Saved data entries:

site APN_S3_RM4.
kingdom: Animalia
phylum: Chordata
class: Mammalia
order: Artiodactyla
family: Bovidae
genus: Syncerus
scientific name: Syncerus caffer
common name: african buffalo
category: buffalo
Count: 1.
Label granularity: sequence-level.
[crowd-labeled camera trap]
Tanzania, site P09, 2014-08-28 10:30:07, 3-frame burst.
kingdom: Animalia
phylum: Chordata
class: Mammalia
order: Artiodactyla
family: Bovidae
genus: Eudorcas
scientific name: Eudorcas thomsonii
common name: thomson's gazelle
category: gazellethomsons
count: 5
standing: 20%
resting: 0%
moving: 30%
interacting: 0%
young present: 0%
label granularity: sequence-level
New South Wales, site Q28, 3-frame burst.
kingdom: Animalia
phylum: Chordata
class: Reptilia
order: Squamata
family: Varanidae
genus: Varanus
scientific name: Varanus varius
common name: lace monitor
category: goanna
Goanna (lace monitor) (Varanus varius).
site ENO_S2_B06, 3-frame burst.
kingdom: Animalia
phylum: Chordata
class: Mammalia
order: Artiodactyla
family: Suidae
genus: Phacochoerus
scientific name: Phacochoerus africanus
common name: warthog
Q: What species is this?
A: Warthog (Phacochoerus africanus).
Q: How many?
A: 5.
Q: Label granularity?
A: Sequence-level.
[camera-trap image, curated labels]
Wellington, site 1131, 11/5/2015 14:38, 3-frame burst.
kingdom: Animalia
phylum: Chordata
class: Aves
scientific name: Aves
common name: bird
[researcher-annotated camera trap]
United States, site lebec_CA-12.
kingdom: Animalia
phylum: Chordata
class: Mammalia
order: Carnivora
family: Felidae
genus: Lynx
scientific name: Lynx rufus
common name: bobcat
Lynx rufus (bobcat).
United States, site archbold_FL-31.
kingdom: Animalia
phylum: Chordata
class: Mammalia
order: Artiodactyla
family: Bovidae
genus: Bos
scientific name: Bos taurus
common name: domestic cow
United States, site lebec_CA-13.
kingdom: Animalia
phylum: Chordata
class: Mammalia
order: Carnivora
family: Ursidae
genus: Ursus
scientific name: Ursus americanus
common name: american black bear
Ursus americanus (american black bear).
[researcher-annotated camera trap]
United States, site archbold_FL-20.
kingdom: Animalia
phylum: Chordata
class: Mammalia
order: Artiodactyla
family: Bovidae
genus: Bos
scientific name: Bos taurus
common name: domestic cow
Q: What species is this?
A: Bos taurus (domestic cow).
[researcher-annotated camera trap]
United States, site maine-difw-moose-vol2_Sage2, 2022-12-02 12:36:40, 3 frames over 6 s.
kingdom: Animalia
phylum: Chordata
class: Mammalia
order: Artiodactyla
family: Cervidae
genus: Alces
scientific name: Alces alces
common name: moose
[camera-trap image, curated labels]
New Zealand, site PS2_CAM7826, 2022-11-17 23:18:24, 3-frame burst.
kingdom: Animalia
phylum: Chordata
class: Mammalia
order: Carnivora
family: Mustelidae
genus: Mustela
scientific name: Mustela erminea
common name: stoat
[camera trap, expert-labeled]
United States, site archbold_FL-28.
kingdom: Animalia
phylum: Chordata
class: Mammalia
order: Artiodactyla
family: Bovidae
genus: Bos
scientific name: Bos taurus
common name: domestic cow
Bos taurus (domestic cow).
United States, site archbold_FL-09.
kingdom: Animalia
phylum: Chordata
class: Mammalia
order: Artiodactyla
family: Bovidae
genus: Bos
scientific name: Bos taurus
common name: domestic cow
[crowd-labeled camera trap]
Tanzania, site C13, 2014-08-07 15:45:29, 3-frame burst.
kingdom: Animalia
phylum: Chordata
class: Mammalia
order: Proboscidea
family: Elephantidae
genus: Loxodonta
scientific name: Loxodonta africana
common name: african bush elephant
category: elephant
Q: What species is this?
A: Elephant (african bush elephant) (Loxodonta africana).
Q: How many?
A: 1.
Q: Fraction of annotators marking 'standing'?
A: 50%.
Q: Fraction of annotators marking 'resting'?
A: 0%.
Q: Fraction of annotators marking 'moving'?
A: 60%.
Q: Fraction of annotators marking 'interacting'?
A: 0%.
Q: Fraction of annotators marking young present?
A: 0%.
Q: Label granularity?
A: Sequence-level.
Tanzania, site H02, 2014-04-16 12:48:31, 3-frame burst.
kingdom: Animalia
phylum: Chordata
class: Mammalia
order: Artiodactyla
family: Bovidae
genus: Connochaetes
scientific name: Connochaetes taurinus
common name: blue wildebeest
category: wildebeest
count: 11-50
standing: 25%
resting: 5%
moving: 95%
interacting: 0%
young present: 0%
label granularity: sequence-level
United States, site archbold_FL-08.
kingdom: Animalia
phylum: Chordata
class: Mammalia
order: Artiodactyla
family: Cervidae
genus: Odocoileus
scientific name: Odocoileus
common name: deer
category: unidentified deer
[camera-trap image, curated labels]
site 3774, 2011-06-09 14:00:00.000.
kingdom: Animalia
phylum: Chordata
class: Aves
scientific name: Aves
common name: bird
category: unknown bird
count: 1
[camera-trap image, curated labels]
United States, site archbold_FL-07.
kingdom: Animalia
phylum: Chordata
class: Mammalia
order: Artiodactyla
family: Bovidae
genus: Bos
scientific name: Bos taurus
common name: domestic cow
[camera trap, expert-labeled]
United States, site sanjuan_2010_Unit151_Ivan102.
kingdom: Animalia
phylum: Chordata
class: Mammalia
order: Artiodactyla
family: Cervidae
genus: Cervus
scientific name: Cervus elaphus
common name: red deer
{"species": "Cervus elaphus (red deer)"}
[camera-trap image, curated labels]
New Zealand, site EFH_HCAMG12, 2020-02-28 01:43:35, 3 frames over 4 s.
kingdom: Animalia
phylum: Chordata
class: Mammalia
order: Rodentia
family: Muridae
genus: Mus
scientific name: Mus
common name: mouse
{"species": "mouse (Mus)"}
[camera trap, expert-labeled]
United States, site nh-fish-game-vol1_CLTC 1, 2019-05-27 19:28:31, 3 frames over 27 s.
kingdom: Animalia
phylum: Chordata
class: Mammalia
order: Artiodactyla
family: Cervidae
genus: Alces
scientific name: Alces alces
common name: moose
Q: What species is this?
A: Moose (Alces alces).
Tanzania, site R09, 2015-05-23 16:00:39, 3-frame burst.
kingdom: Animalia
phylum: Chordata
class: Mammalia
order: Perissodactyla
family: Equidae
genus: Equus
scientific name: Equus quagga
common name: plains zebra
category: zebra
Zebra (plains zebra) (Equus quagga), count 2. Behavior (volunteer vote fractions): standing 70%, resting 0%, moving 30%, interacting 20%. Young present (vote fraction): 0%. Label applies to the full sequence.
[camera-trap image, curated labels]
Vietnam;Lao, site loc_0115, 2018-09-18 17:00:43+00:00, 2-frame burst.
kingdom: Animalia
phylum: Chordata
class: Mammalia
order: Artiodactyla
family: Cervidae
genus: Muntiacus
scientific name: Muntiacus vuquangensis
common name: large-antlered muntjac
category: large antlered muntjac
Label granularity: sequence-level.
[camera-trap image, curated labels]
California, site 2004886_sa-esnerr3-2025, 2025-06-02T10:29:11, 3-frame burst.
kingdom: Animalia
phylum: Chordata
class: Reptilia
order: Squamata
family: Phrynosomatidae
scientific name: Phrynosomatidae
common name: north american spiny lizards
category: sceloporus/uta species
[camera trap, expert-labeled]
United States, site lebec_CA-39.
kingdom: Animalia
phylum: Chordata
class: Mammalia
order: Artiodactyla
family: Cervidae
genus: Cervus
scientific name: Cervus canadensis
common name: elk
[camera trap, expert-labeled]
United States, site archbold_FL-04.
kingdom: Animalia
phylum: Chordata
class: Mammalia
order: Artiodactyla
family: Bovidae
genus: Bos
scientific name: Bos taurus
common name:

Work to be completed
Scan the records for the string "frames" and report each line where it occurs.

Expected answer
United States, site maine-difw-moose-vol2_Sage2, 2022-12-02 12:36:40, 3 frames over 6 s.
New Zealand, site EFH_HCAMG12, 2020-02-28 01:43:35, 3 frames over 4 s.
United States, site nh-fish-game-vol1_CLTC 1, 2019-05-27 19:28:31, 3 frames over 27 s.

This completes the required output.